**Stated task A:** Change "hats" to "caps" in the rows starting at the line that contains "Regarding the image below — are any hats" and ending at the line that contains "[310, 341, 370, 408]". Write out only those lines, with nothing else altered.

Julian Koch (born 11 November 1990) is a German former professional footballer who played as a defensive midfielder.

Personal life
He graduated in 2009 his Abitur from the Goethe-Gymnasium Dortmund.

Club career

Borussia Dortmund
Koch was born in Schwerte and settled 1991 with his family to Dortmund, here began Koch his career with VfL Hörde. In summer 2001 left VfL Hörde and signed an youth contract for Borussia Dortmund. After seven years on youth side for Borussia Dortmund he was in July 2008 promoted to the reserve side and earned his first cap in the Regionalliga West against 1. FSV Mainz 05 II. On 6 March 2010, he made his Bundesliga debut for Borussia Dortmund in a 3–0 win against Borussia Mönchengladbach. On 2 May 2012, despite missing the entire 2011–12 season because of knee injury, he signed a new two-year contract.

MSV Duisburg
On 18 May 2010, Koch agreed a loan deal with MSV Duisburg until the end of the 2010–11 season. Koch sustained a knee injury during a match against Rot-Weiß Oberhausen and missed the rest of the season, including the 2011 DFB-Pokal Final against Schalke 04. On 8 May 2012, it was announced that Koch would rejoin Duisburg on a season-long loan deal effective from 1 July 2012.

**Material for the task:**

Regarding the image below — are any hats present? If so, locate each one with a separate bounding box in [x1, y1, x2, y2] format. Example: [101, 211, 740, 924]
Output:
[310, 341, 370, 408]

* * *

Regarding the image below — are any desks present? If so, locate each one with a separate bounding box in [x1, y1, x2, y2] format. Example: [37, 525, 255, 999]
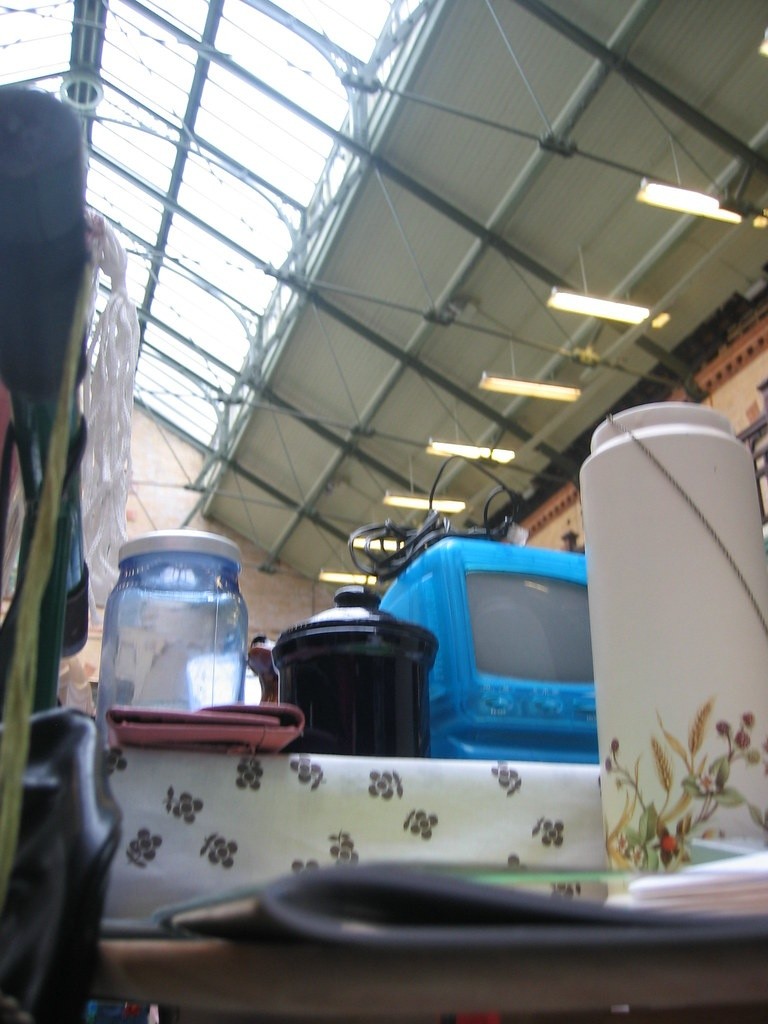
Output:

* * *

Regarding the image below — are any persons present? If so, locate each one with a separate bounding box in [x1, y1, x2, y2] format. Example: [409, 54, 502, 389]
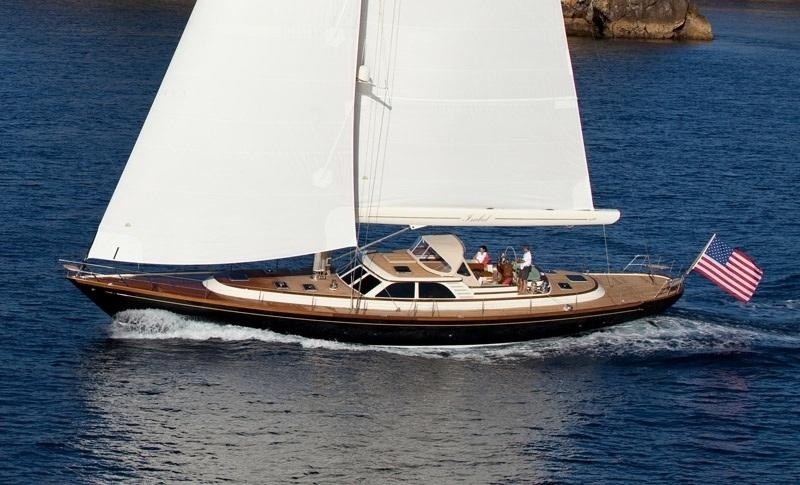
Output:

**Stated task B:** Using the text about Julian Koch, mark each statement yes or no and quote the words that decide it: (i) Koch made his Bundesliga debut in a 3–0 win against Borussia Mönchengladbach. (ii) Koch played in the 2011 DFB-Pokal Final. (iii) Koch was born in Dortmund.

**Written answer A:**
Regarding the image below — are any caps present? If so, locate each one with a separate bounding box in [x1, y1, x2, y2] format. Example: [101, 211, 740, 924]
Output:
[310, 341, 370, 408]

**Written answer B:**
(i) Yes: "On 6 March 2010, he made his Bundesliga debut for Borussia Dortmund in a 3–0 win against Borussia Mönchengladbach."
(ii) No: "missed the rest of the season, including the 2011 DFB-Pokal Final against Schalke 04."
(iii) No: "Koch was born in Schwerte"